This section is from the book "Three Meals A Day", by Maud C. Cooke. Also available from Amazon: Three Meals a Day.
1 quart of sweet milk; boil. Stir in the beaten yolks of 6 eggs, 2 tablespoonfuls of white sugar and flavor with vanilla, lemon, rose or almond. Stir until it thickens. Pour into a wide shallow dish. Beat the whites of the eggs to a stiff froth, sweetening and flavoring slightly. Spread the frothed eggs smoothly over the boiling-hot custard (doing it in this manner cooks the whites sufficiently without the trouble of setting them over boiling water). Grate loaf sugar over the top and sprinkle grated cocoanut over that. This last is not necessary but is a great improvement. Spoonfuls of jelly or jam may be scattered over the top. Set the dish in a pan of ice-water and serve cold as possible. This rule may be made with 4 eggs to the quart in place of 6, but is not so rich. Serve with cake for tea or lunch.
1½ pints of sweet cream; add to this 1 wineglassful of rose-water.
Juice of ½ lemon. Sugar to sweeten.
Turn into a deep dish. Beat the whites of 4 eggs to a stiff froth with 1 tablespoonful of sugar. Stir lightly with this ½ pound of some stiff, dry preserve of small fruits and heap in the center of the dish, or turn in a broad shallow dish, and drop the froth by spoonfuls or islands over the cream. If the preserve is not at hand a spoonful of jelly or jam may be put in the center of each island.

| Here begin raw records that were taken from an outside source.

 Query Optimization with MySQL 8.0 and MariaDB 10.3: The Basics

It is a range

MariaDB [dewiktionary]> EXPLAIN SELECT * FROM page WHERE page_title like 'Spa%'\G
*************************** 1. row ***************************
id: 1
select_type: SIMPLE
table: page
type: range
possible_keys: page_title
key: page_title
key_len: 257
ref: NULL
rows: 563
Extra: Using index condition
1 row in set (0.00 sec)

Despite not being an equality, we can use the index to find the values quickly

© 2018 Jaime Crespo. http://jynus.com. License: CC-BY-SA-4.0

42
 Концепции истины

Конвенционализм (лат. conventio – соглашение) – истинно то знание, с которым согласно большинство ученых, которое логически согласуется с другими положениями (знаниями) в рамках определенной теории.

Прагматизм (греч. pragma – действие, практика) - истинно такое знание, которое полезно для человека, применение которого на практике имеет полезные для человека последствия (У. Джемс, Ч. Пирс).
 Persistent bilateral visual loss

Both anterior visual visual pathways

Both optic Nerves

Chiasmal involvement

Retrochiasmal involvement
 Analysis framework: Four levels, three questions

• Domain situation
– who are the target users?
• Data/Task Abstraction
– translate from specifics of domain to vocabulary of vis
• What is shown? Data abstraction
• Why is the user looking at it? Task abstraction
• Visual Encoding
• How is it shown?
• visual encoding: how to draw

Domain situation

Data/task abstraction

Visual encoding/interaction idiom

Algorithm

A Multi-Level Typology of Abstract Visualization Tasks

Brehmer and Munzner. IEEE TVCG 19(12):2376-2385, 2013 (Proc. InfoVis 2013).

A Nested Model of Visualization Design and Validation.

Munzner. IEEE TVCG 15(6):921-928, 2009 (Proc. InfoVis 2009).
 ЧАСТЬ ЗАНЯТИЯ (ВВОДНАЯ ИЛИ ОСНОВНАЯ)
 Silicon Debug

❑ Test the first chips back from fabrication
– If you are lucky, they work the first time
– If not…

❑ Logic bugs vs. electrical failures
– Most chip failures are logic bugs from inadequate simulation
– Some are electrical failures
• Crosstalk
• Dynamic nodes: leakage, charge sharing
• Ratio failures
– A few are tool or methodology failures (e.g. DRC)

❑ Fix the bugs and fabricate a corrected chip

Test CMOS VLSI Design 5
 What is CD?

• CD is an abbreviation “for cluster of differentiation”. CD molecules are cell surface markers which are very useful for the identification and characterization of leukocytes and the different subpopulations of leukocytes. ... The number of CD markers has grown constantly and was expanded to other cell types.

Take 1 quart of rich cream; sweeten 1 pint of it with white sugar and stir into it sufficient currant jelly to color it a good pink. Spread shoes of sponge cake thickly with jam or marmalade; pile them evenly in a glass dish; turn the cream over all. Flavor the other pint of cream with lemon; whip to a stiff froth and heap over the cake. Very dainty.
Prepare the cake as above; make a custard as for Floating Island. Pour over the cake. Whip the whites of the eggs, as directed in the recipe; heap over the cake, flavoring and treating the froth according to the directions.